ANYWAY. I still didn’t really want to read this soppy “Memoir of Africa,” (that’s it’s very dodgy subtitle). I just had it because it had his name in it in his rather charming old school hand. Anyway, I was too hungry to lug my ass to the Library, so I needed someething to read and had a look through the bookcase. I thought it would probably be kind of racist, and full of weird issues about being ‘British’ in this exotic land, even though she’s lived in Africa since she was four, so how it’s exotic I’m not clear. So I thought that was how it would be and I wouldn’t like it, but what do you know, that is how it is and I kind of like it!

Actually, it’s not very racist; it’s problematic by our standards, but it’s very clear from her description of her life that she was far more liberal than anyone she knew. She was in Bulawayo from the age of four, and we learn all about her WWI veteran father, and her parents’ horribly bad marriage, and her weird childhood; she wasn’t allowed to play with white children in case she lost her upper class accent. She got pregnant at 16 by the first man she kissed. This being the 1940s, she had to marry him and went on to have 25 years of misery.
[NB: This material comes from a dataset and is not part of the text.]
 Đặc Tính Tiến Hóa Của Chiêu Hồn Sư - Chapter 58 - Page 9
They founded a farm in Matopos, and have moved to camp in the middle of the Okavango Delta – that’s where I am now.

The book is firstly interesting, and quite charming, for her clear love of the African landscape, and, in a strange and mixed up way, her love of African people. It’s full of vervet monkeys getting into the chicken coop and throwing eggs at each other and at the chickens, of chats that fly into her bedroom in the morning and wait to have some of her toast, of sunset over the granite hills and so on. She spoke fluent Ndebele, and knew a great deal of the culture and wife of life of these people – she even knew a man who’d fought in Lobengula’s impi (Google also).

It’s also interesting as a view into her community and the ideals of her time. She’s totally not bothered to tell us she never got on with her mother: no remorse, no bitterness, and even better, no psychologising. Very not modern. I love it. Apparently once her mother was moaning about something, and our author told her not to, and the mother replied, with pride “But I’ve always been a grouser. I’ve always been a moaner.” This is too much for our author.
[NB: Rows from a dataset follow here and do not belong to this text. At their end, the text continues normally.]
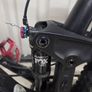 trek top fuel Image 2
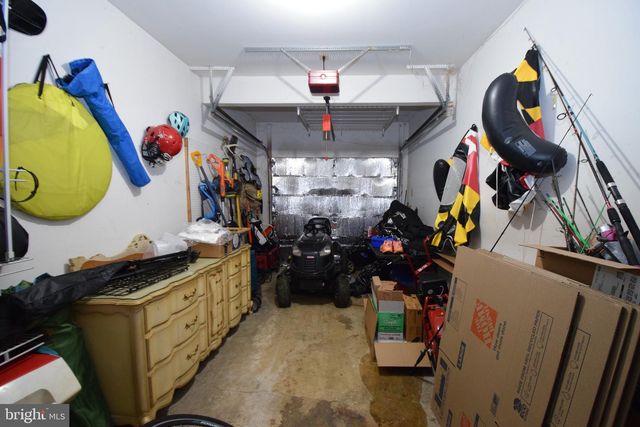 1316 CHESHIRE LN, Bel Air, MD 21014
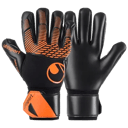 Uhlsport FM Super Resist+ HN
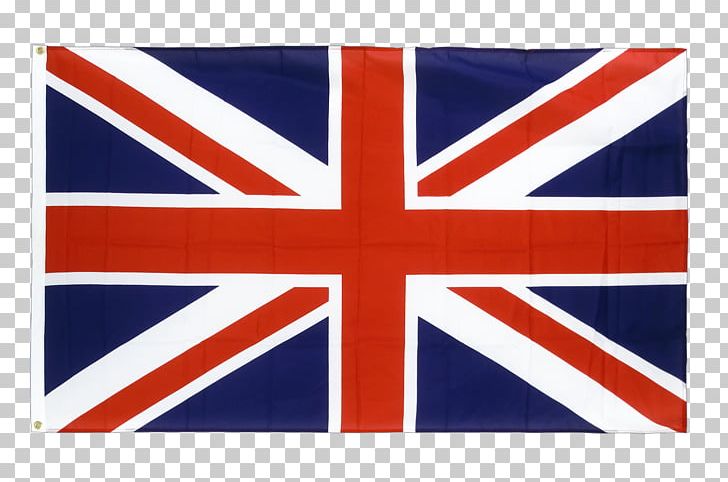 Flag Of England Flag Of The United Kingdom Flag Of Great Britain PNG, Clipart, Area, Blue, England, Flag, Flag Of England Free PNG Download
It’s more or less a biography, but fabulously also she spends little time on her children. Love it. You certainly get the impression that the farm and the landscape were of far more interest to her than her children, and, incredibly interstingly, she feels no societal pressure to pretend it isn’t so. She gets pregnant for the third time, and is with good reason too scared to get a backstreet abortion, so goes through with it, and refers to it quite frankly as a little wretch.

Also, there’s lot of sex and naked dinner parties, which goes very oddly with the fact that she felt she couldn’t get a divorce. I’m not quite following. More when it’s finished.